Stone, who retired in 2005 after spending the last 15 years of his public service career working on climate and atmospheric sciences, sees a disturbing trend.

"What bothers me with what I see now in the federal government is what I saw when George W. Bush was in the White House in the U.S., where scientists were silenced and silent," he said, noting his work put him in direct contact with his American counterparts on climate-change science.

"My view is that any working democracy needs to have an established and healthy scientific establishment that can freely speak and contribute to public debate."

In an ironic twist, perhaps the best defence of ministerial screening comes from a veteran federal scientist, who spoke anonymously because of the government gag order.

"Scientists have basically a free hand to publish their scientific results in the scientific literature," said the 30-year public service veteran.

"Where the sensitivity comes is when that publication of a new scientific result leads to media interest — and I think primarily the possibility that media interest might lead toward a policy question."

Natural Resources Canada responded to inquiries about the apparent disconnect with Treasury Board communications policy by pointing to other elements in the same document.

"The minister is the primary spokesperson for Natural Resources Canada and as such, needs to be made aware of issues in the media which involve the department, so he can effectively fulfil his role," Patti Robson said in an emailed response to The Canadian Press.

"As stated in the policy: 'Institutions must consult their minister's office when planning media campaigns or strategies that could involve ministerial participation, or when preparing a response to a media enquiry that could have implications for the minister.'"

In today's Ottawa, even a study on the break-up of a massive Ice Age dam 13,000 years ago apparently has "implications for the minister."

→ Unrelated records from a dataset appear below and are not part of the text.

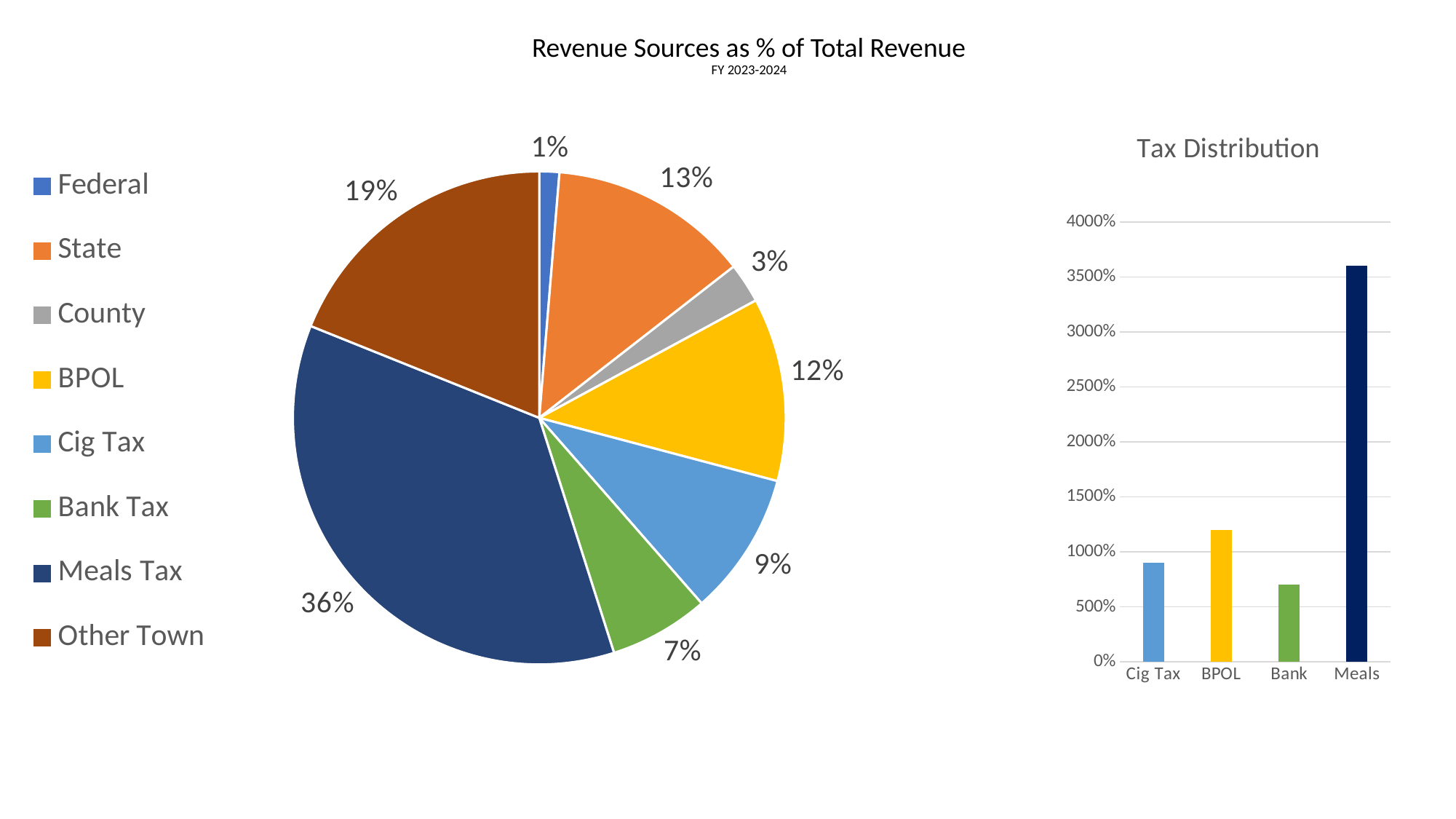
In the Tax Distribution bar chart, is the value for Bank greater or less than 1000%? less In the Revenue Sources as % of Total Revenue pie chart, what share does State have? 13% In the Revenue Sources as % of Total Revenue pie chart, which revenue source has the largest share? Meals Tax In the Revenue Sources as % of Total Revenue pie chart, which is larger, State or BPOL? State In the Revenue Sources as % of Total Revenue pie chart, what share does Other Town have? 19% What type of chart is the Tax Distribution chart on the right? Bar chart How many revenue sources are listed in the legend of the Revenue Sources as % of Total Revenue pie chart? 8 In the Revenue Sources as % of Total Revenue pie chart, what is the difference in percentage points between BPOL and Cig Tax? 3 In the Revenue Sources as % of Total Revenue pie chart, which revenue source has the smallest share? Federal In the Tax Distribution bar chart, is the value for Meals greater or less than 3000%? greater In the Tax Distribution bar chart, which category has the lowest bar? Bank In the Revenue Sources as % of Total Revenue pie chart, what share does Meals Tax have? 36%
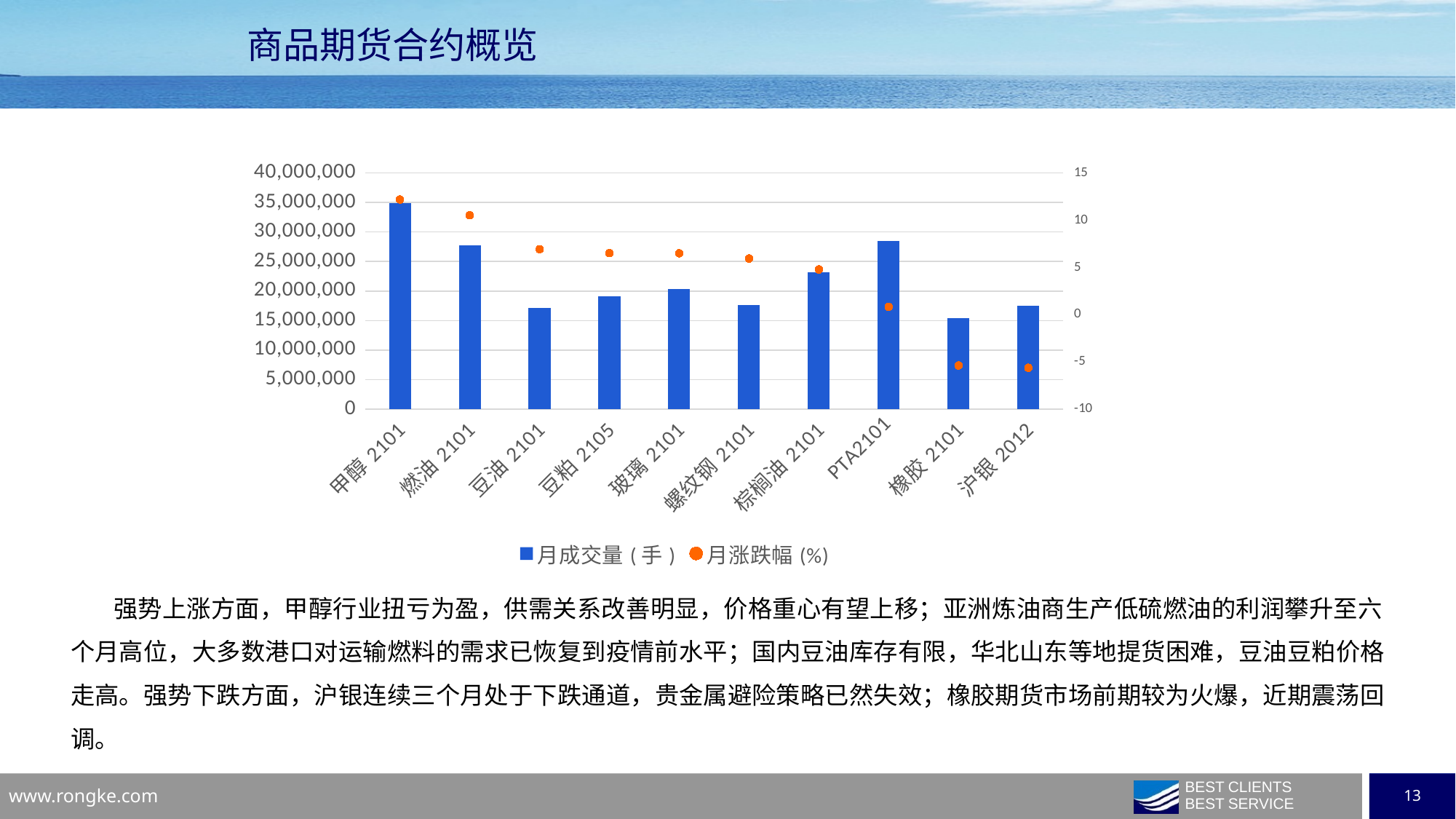
Which has the larger 月成交量（手） bar, 棕榈油 2101 or 玻璃 2101? 棕榈油 2101 Is the 月成交量（手） bar for 橡胶 2101 greater or less than 20,000,000? less What kind of chart is shown on the slide? A bar chart (with a dot series plotted on a secondary axis) Which contract has the highest 月成交量（手） bar? 甲醇 2101 Which contract has the lowest 月成交量（手） bar? 橡胶 2101 Which contract has the highest 月涨跌幅 (%) dot? 甲醇 2101 Is the 月成交量（手） bar for 甲醇 2101 greater or less than 30,000,000? greater Which has the larger 月成交量（手） bar, 甲醇 2101 or 燃油 2101? 甲醇 2101 How many contracts (categories) are shown on the x axis of the chart? 10 Is the 月涨跌幅 (%) dot for 沪银 2012 greater or less than 0? less How many series does the chart legend list? 2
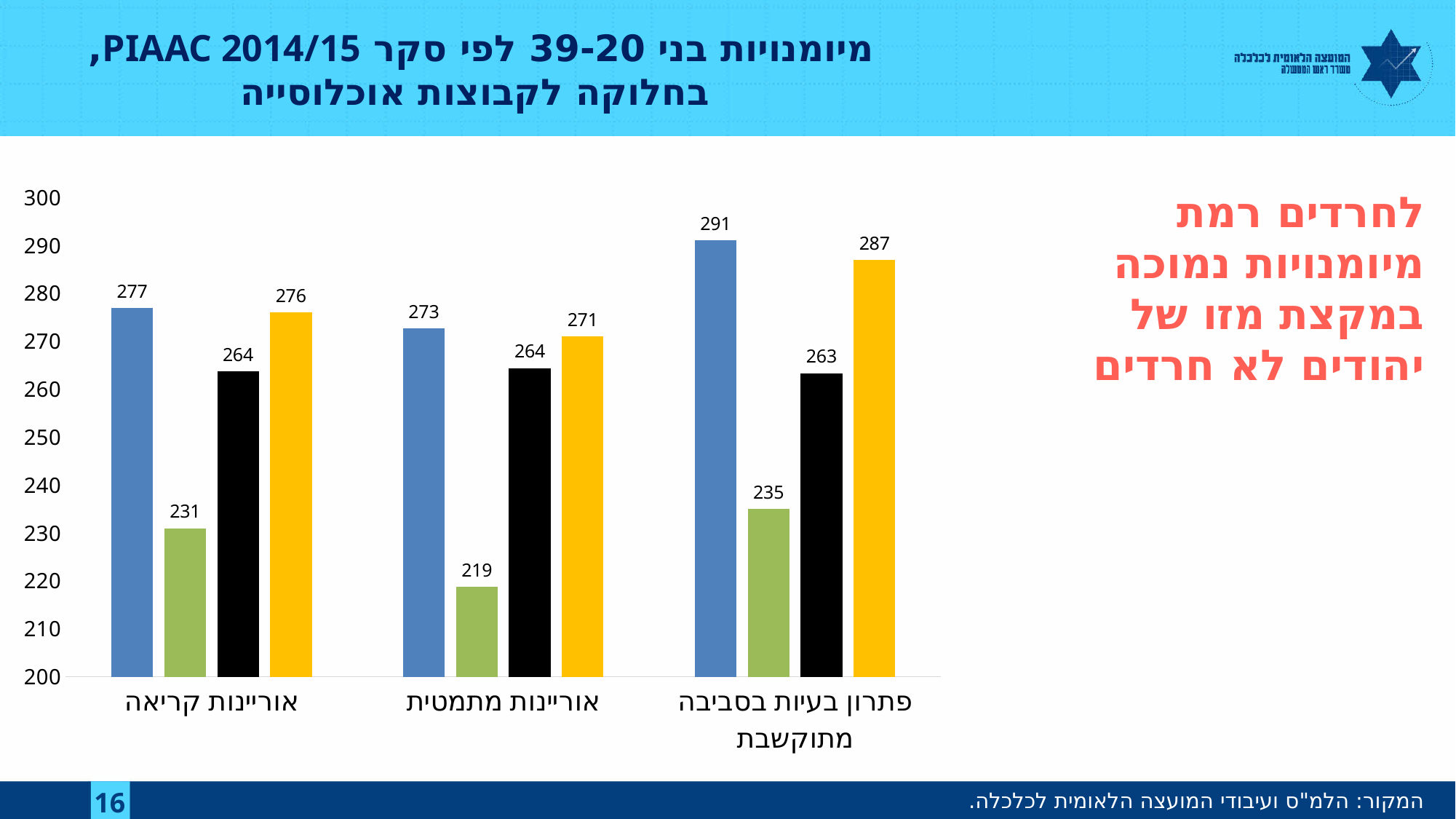
How many categories are shown on the x axis of the chart? 3 What is the value of the blue bar for אוריינות קריאה? 277 Which category has the lowest green bar? אוריינות מתמטית Which category has the highest blue bar? פתרון בעיות בסביבה מתוקשבת What is the value of the yellow bar for פתרון בעיות בסביבה מתוקשבת? 287 What is the difference between the blue bar and the green bar for פתרון בעיות בסביבה מתוקשבת? 56 What is the value of the green bar for אוריינות מתמטית? 219 Which is larger for אוריינות קריאה: the black bar or the yellow bar? the yellow bar What colour is the bar with the lowest value in each category? green What is the value of the black bar for אוריינות מתמטית? 264 Is the green bar for אוריינות קריאה greater or less than 240? less What kind of chart is shown on the slide? bar chart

The Canadian co-author of the study didn't get his government media lines cleared for a full week last April, by which point the study had already been released and his international co-authors interviewed.

John Drummond, the Canada Research Chair in Remote Sounding of the Environment at Dalhousie University, said there's a very real issue of information timeliness — something the government communications policy recognizes when it stresses "the capacity to respond effectively ... in a 24-hour, global communications environment."

"If you push this to the limit, is the weather forecast a matter for government approval before it can be published?," said Drummond.

"Because if you don't publish the weather forecast on time, it ain't much use."

"There is a line and I think it's being pushed considerably to the side where information flow is being impeded," said the scientist. "That's not doing us any good."